Абигайль неохотно вытянула перед собой руки, держа глаза крепко зажмуренными. Она чувствовала себя так неуверенно и неустойчиво, что когда что-то задело ее руку, пошатнулась и не устояла бы на ногах, если бы Вейн не схватил ее за локоть и не притянул к себе. Издав возглас облегчения, Абигайль вцепилась в его куртку и уткнулась лицом ему в бок, безумно счастливая, что она больше не одна, пусть даже они погребены в кромешном мраке грота.
Себастьян обхватил ее руками и попытался не думать о том, как идеально она вписалась в его объятия. Абигайль дрожала, как лист на ураганном ветру, и минуту Вейн просто обнимал ее, ожидая, пока его собственное сердцебиение успокоится. Когда погас свет, он выругался, а затем, услышав панику в ее голосе, обругал уже себя. Каким надо быть идиотом, чтобы повести девушку в пещеру, не продумав все заранее и даже не позаботившись об источнике света, который не будет гаснуть. Будь у него хоть крупица здравого смысла, они прогуливались бы и дальше, ощущая взаимное притяжение, но не касаясь друг друга.
А теперь их ничто не разделяет. Притяжение превратилось в желание, по крайней мере, для него. Подняв руку, Себастьян коснулся ее волос и вдохнул запах роз, тот самый, который все лето долетал до его окон от усыпанных цветами кустов, которые когда-то посадила его мать. Абигайль Уэстон пахла опасно-знакомо.

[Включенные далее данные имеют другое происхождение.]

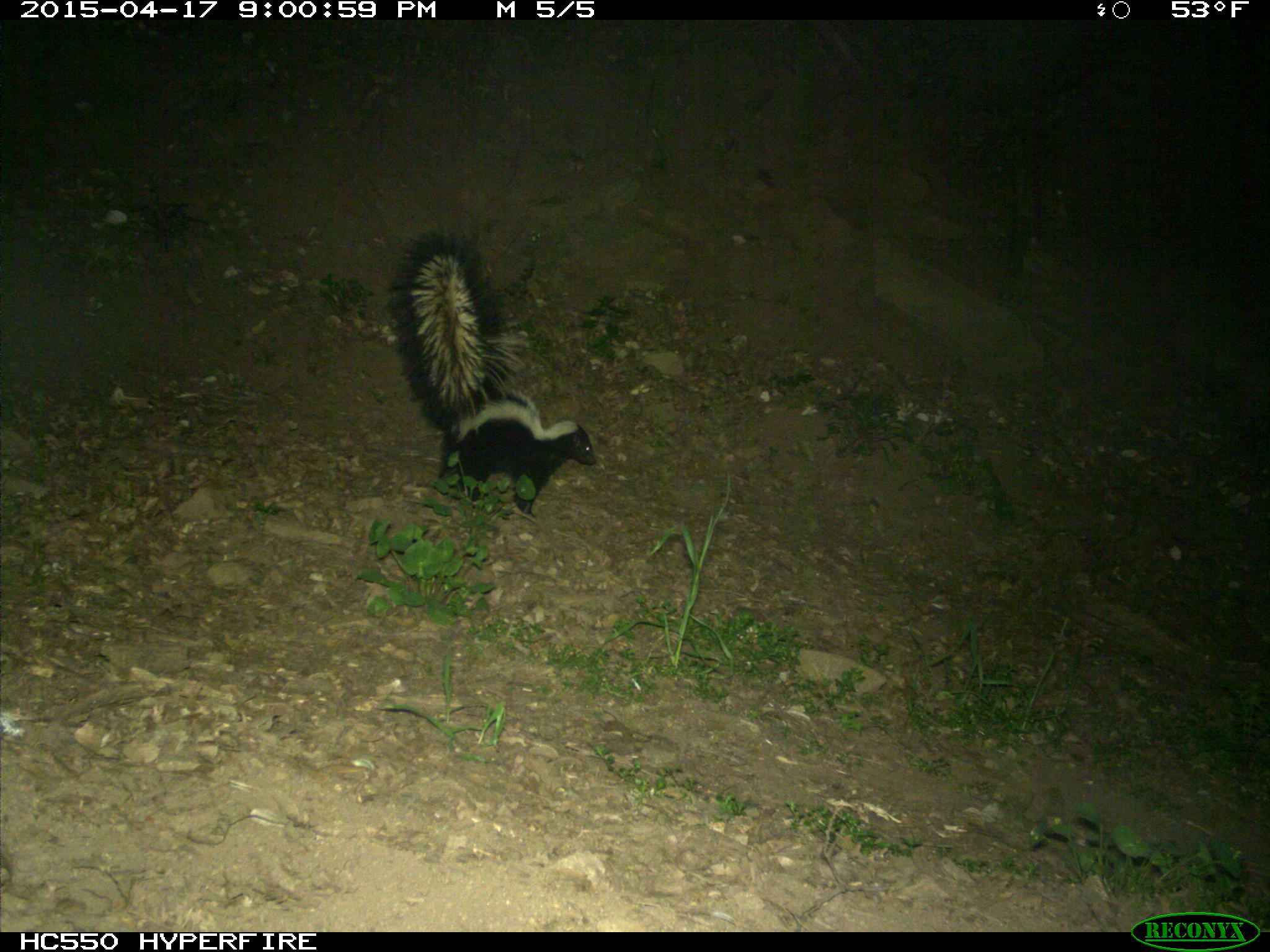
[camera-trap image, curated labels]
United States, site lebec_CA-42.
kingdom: Animalia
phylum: Chordata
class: Mammalia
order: Carnivora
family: Mephitidae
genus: Mephitis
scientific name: Mephitis mephitis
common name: striped skunk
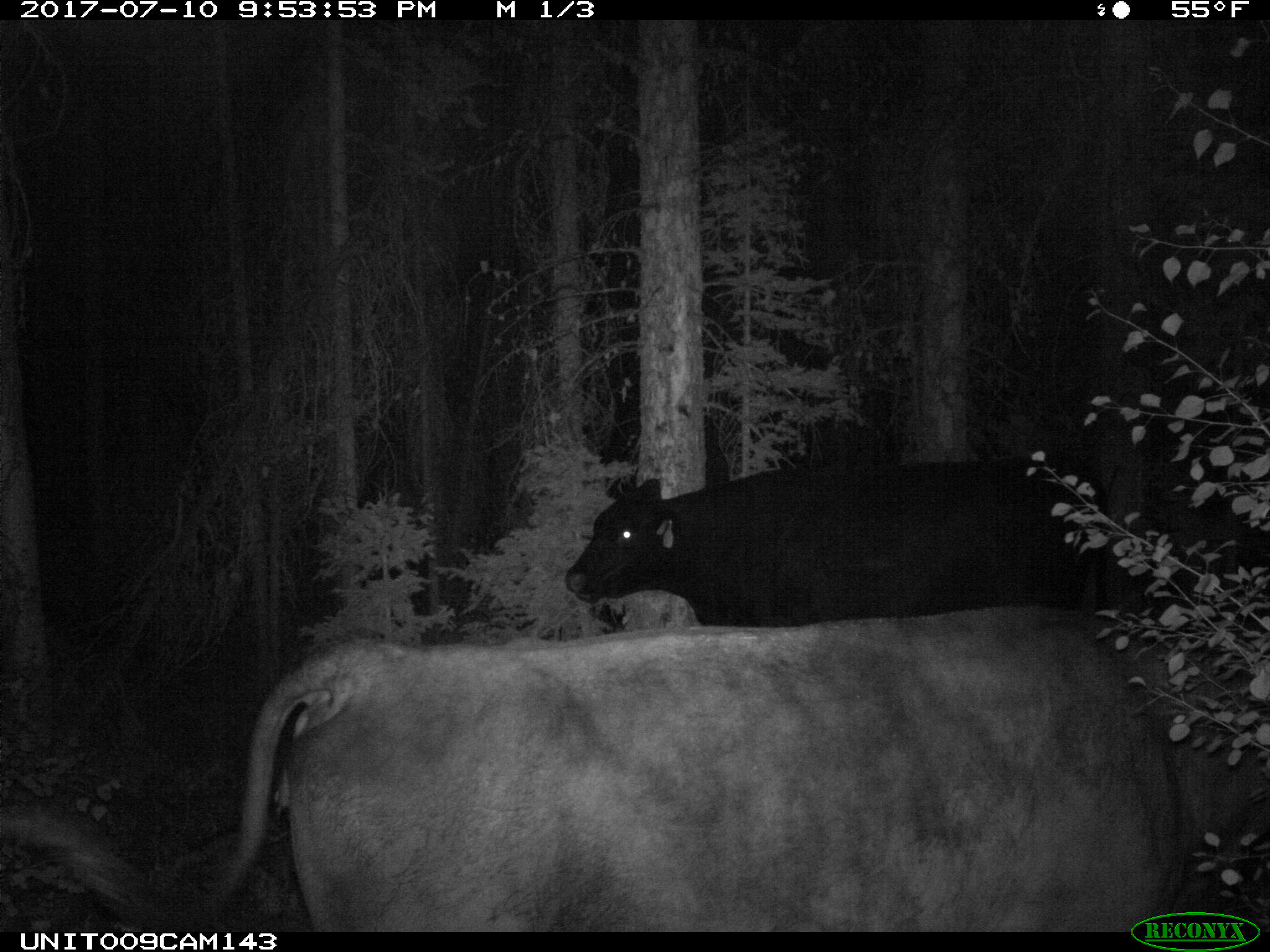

Постепенно ее дрожь ослабла, а затем прекратилась. Себастьян не сделал попытки отпустить Абигайль, а она не шевелилась. Вопреки его воле в его сознании возникли образы из «Пятидесяти способов согрешить». Леди Констанс назвала темноту весьма раскрепощающей, и была права – мрак освободил его воображение от всех ограничений и здравого смысла. Он представил себе, как осыпает Абигайль Уэстон поцелуями, пока она не забудет об окружающей тьме. Как ласкает руками ее шелковистую кожу, пока она не взмолится о большем. Как укладывает ее на землю и занимается с ней любовью, доводя до безумия, чтобы не только он один умирал от желания…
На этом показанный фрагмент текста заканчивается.